Despite some sagging economic indicators released recently, the Chinese economy is still in good shape and boasts momentum for growth, Yi Gang, vice governor of the People's Bank of China, the central bank, said on Saturday.
"The growing trend has not changed," he told a forum in Tsinghua University, expecting the economy to recover in the second or third quarter of 2009.
China has felt the pinch of the global financial crisis, as its industrial growth sharply slowed to 5.4 percent in November, plunging 11.9 percent from a year earlier, which, according to Yi, is partly due to the excessive inventories in many enterprises.

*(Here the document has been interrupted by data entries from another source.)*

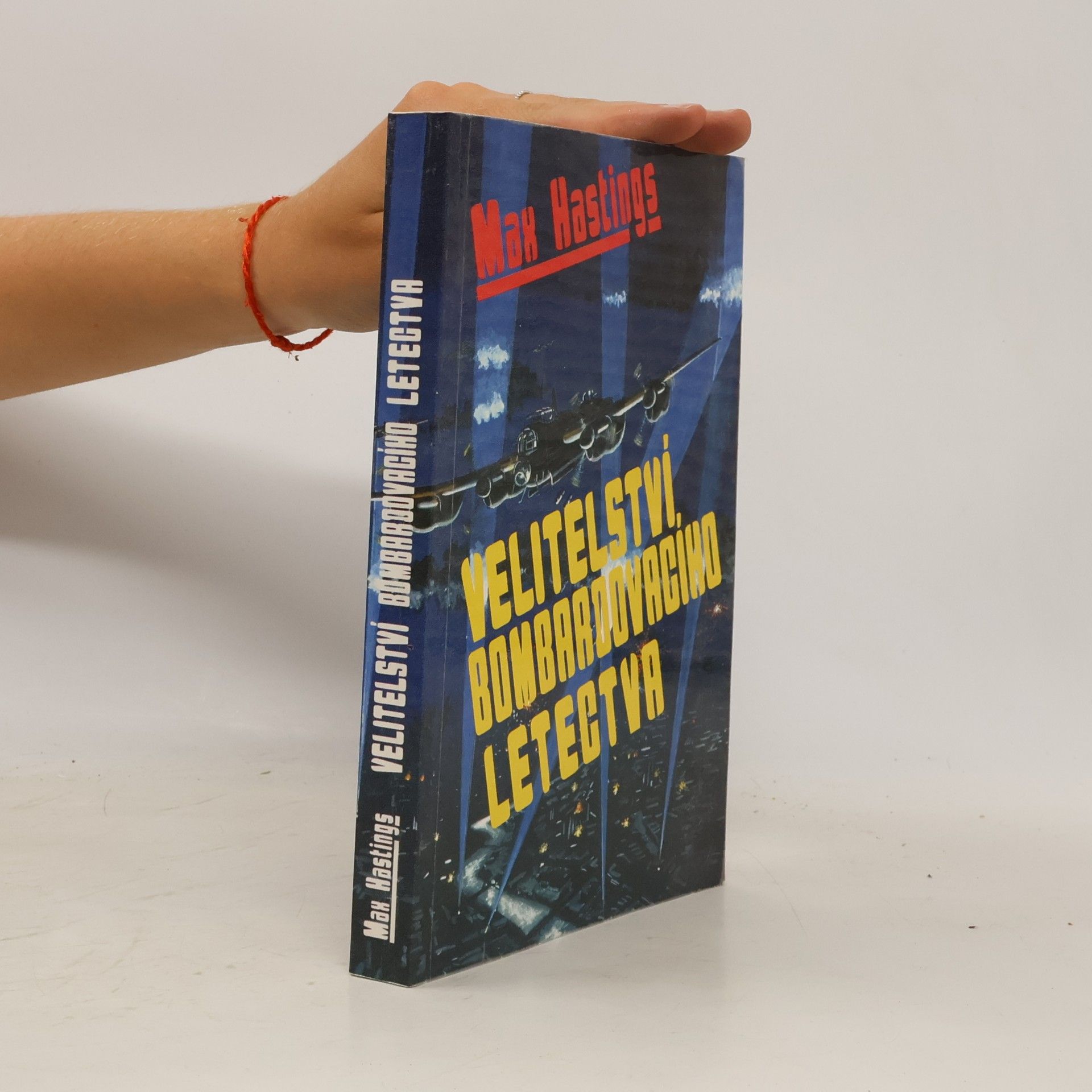 Max Hastings Velitelství bombardovacího letectva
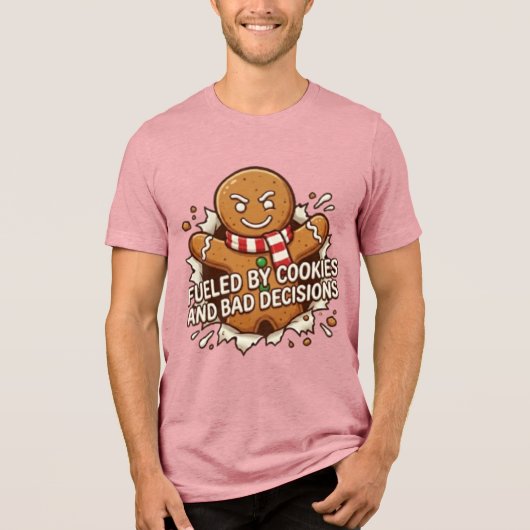 Fueled By Cookies and Bad Decisions Gingerbread Ma Tri-Blend Shirt (Vorderseite)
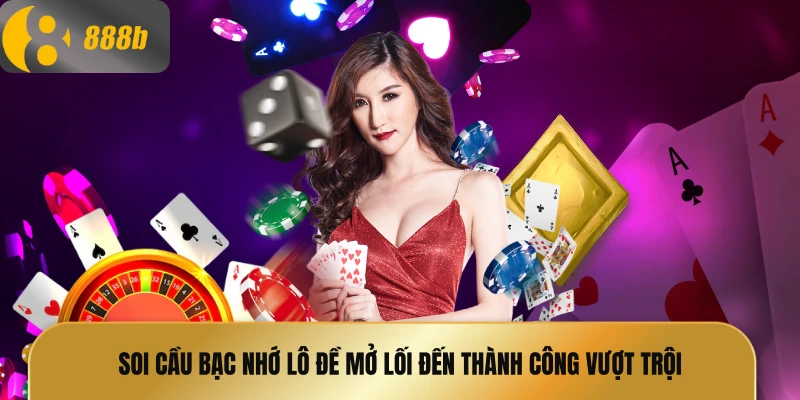 Soi cầu bạc nhớ lô đề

Businesses are adjusting their commodity and raw material inventories, which will probably last for one or two quarters. After that, there should be a change in the country's economy, he said.
Yi expressed his confidence on the nation's economic prospects basing on the modest debt levels of households, enterprises and the government.
Household savings in China has reached 22 trillion yuan, while the total residents' bank loans is merely about 3.7 trillion yuan, which indicates the vast potential in exploring individual consumption, he said.
Although some enterprises have seen their profits shrinking in 2008, their debt to asset ratio is quite healthy and is on a downward track, averaging at 59 percent in recent years.
Moreover, China's treasury bond balance accounts for about 20 percent of its total GDP, much lower than the level in the US, the euro zone and Japan, which gives much leeway for the nation to implement the proactive fiscal policy.